Ante todas estas caídas y balones fuera me pregunto, ¿Algún responsable cultural ha pensado como hacer activa la cultura valenciana? ¿Se ha pensado en sentarse con el sector para ver qué necesidades tiene? ¿Pelean en sus respectivas reuniones presupuestarias por sus partidas o van con los brazos caídos ante los recortes que Economía hace? ¿Creen de verdad en la cultura de aquí? ¿Saben cómo potenciarla en tiempos de crisis? Y lo más importante, ¿Saben cómo hacerlo o siguen jugando a ese clásico: “lo que diga el de arriba”?

Aquí en esta Comunidad nunca se ha entendido que era la rentabilidad social y cultural y solo atendíamos a criterios de rentabilidad económica, y, porqué no decirlo, a los criterios del Molt Honorable President de turno y sus cuatro amigos.

Y ocurre que muchos gestores y agentes culturales están cogiendo sus maletas y emigrando, o cambian, cansados, de profesión. Y como creador me pregunto, ante la perplejidad y tristeza que me provoca todo esto: ¿Qué puedo hacer? ¿Qué podemos hacer?

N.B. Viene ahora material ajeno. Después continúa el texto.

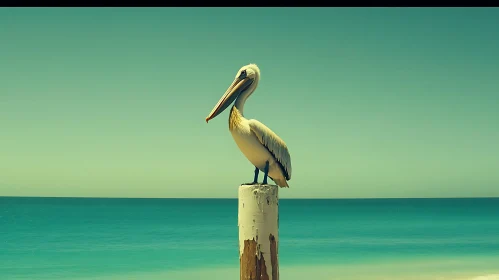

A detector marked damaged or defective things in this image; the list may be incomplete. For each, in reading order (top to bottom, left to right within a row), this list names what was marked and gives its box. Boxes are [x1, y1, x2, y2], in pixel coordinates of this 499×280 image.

rust stain on post [240, 238, 272, 280]
peeling paint on post [239, 184, 280, 280]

Me gustaría que de una vez empezáramos a revertir este situación. Me gustaría pensar como los porteños lo hicieron en su “Corralito”. Me gustaría pensar en positivo y hacer ver que la cultura no es un valor en alza, ES el gran valor para que cualquier ser humano no dé pasos hacia atrás en la escala evolutiva.

No podemos perder la cultura, porque con ella perderíamos la oportunidad de ser mejores personas, de crecer personal y profesionalmente. Y si esto ocurre, corremos el gran riesgo de acabar literalmente como los hombres de Cromagnon: a hostias.

Un pensamiento en “EL DESCRÉDITO DE LA CULTURA

  1. La cultura no se observa por los políticos más que como rentabilidad económica, y, de hecho, en Andalucía, los socialistas llevan años añadiendo al discurso de defensa de la cultura los conceptos económicos como el turismo y similar. Vamos, que, aunque sé que no es consuelo, no es por aquí estén las cosas mucho mejor que en Valencia.

    Ahora bien, lo duro es que España no tenga una tradición en la que las empresas y hasta los mecenas individuales aporten a posibles iniciativas. Sé que estamos acostumbrados a relacionar “cultura” con “Estado”, pero a la vista de la que se viene encima, se echa en falta que la gente con dinero (mucho dinero) no devuelvan algo a la sociedad.

    Claro que aquí muchos ricos son procedentes de pelotazos que desde luego no incluye la cultura como concepto relacionable.